Task to carry out
Rewrite the items from the line containing "Looking carefully, does" through the end of the items, inclusive, replacing "vegetation on cliff" with "cliffside plants" and leaving everything else unchanged.
Begin Available data
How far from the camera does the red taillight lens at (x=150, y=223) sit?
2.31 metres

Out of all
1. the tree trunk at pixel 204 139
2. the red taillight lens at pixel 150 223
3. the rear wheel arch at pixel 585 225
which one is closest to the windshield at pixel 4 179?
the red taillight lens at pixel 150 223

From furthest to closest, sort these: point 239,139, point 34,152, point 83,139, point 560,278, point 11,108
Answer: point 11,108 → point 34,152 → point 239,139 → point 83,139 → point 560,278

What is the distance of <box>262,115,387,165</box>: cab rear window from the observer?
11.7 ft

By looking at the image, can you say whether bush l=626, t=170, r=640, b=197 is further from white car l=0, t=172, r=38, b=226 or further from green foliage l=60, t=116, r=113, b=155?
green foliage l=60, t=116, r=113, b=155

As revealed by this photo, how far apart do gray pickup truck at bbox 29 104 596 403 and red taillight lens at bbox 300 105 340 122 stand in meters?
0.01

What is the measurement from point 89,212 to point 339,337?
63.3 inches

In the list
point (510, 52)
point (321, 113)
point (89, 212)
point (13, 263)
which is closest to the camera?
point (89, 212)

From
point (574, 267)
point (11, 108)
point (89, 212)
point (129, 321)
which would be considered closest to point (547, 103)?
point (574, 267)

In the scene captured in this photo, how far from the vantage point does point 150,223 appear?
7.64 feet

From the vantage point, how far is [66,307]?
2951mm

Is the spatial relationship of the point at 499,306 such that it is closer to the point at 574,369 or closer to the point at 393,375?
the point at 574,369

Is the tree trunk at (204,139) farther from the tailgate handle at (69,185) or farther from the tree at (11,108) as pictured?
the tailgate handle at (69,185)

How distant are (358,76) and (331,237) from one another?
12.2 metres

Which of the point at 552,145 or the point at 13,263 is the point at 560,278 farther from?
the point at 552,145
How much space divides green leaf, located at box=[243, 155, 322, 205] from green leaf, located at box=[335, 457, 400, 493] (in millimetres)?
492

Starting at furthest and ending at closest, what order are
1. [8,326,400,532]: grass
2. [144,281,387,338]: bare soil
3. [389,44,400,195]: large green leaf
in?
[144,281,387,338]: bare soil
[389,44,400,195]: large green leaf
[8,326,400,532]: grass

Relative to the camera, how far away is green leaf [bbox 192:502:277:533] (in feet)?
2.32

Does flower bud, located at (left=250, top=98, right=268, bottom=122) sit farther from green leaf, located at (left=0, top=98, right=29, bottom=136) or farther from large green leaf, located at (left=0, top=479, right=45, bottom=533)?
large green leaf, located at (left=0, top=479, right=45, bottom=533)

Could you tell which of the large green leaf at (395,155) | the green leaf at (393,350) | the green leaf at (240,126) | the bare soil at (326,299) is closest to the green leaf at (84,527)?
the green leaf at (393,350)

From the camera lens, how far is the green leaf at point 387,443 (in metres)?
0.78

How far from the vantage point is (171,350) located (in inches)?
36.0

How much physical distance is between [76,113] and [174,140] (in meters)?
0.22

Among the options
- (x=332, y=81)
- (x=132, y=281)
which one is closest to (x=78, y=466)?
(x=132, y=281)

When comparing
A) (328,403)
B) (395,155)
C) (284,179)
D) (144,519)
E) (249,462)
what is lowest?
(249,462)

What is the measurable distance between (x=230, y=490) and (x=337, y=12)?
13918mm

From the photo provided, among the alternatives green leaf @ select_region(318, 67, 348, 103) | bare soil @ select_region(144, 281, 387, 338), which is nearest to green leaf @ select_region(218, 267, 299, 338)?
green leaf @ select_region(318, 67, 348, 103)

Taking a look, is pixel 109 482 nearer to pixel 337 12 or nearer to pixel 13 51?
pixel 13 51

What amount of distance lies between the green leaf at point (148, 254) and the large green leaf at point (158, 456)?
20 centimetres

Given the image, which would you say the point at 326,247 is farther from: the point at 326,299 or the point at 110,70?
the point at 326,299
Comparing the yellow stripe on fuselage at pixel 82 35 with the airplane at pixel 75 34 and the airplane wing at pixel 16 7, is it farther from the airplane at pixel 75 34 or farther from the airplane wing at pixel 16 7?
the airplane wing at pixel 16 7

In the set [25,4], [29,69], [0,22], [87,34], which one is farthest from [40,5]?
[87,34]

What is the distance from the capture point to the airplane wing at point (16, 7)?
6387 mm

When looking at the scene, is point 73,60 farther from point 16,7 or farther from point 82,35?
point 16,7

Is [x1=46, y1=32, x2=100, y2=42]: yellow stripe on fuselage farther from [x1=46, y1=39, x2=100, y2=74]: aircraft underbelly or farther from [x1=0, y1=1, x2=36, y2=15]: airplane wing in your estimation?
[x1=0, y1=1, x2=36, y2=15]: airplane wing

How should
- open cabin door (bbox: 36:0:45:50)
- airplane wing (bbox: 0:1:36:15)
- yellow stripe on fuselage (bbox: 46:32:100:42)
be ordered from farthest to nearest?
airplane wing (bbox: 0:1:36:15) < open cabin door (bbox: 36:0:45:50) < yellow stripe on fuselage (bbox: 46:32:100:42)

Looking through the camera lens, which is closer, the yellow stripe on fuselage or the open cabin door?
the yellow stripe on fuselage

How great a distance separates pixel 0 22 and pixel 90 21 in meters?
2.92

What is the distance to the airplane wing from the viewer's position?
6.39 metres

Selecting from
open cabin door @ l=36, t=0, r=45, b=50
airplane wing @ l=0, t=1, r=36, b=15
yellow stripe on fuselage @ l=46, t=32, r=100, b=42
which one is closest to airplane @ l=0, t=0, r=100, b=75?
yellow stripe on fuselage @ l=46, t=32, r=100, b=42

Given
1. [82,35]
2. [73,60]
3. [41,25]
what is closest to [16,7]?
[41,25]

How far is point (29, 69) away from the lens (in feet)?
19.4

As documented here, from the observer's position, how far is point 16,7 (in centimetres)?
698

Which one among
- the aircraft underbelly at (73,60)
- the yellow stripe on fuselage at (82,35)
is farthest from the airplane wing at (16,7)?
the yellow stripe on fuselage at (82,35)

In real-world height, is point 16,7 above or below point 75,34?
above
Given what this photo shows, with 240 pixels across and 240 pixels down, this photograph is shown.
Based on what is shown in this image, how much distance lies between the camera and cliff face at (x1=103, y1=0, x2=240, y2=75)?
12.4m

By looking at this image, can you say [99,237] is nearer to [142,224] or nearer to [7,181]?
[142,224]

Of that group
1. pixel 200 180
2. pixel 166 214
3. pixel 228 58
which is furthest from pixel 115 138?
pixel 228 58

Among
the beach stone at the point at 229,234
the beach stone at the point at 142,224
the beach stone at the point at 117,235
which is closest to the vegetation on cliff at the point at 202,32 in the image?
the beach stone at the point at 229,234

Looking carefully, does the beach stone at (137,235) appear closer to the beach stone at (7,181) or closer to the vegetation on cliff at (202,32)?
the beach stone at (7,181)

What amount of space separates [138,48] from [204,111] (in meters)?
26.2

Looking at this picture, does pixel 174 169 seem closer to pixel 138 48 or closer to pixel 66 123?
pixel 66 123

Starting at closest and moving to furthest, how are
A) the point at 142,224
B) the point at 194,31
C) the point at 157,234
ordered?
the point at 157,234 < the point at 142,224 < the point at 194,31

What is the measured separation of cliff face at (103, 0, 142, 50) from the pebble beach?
End Available data
Answer
Looking carefully, does the beach stone at (137,235) appear closer to the beach stone at (7,181) or closer to the cliffside plants at (202,32)?
the beach stone at (7,181)

What amount of space separates [138,48] from [204,111] (in meters)?
26.2

Looking at this picture, does pixel 174 169 seem closer to pixel 138 48 or closer to pixel 66 123?
pixel 66 123

Starting at closest and moving to furthest, how are
A) the point at 142,224
B) the point at 194,31
C) the point at 157,234
ordered?
the point at 157,234 < the point at 142,224 < the point at 194,31

What is the measured separation of cliff face at (103, 0, 142, 50) from the pebble beach?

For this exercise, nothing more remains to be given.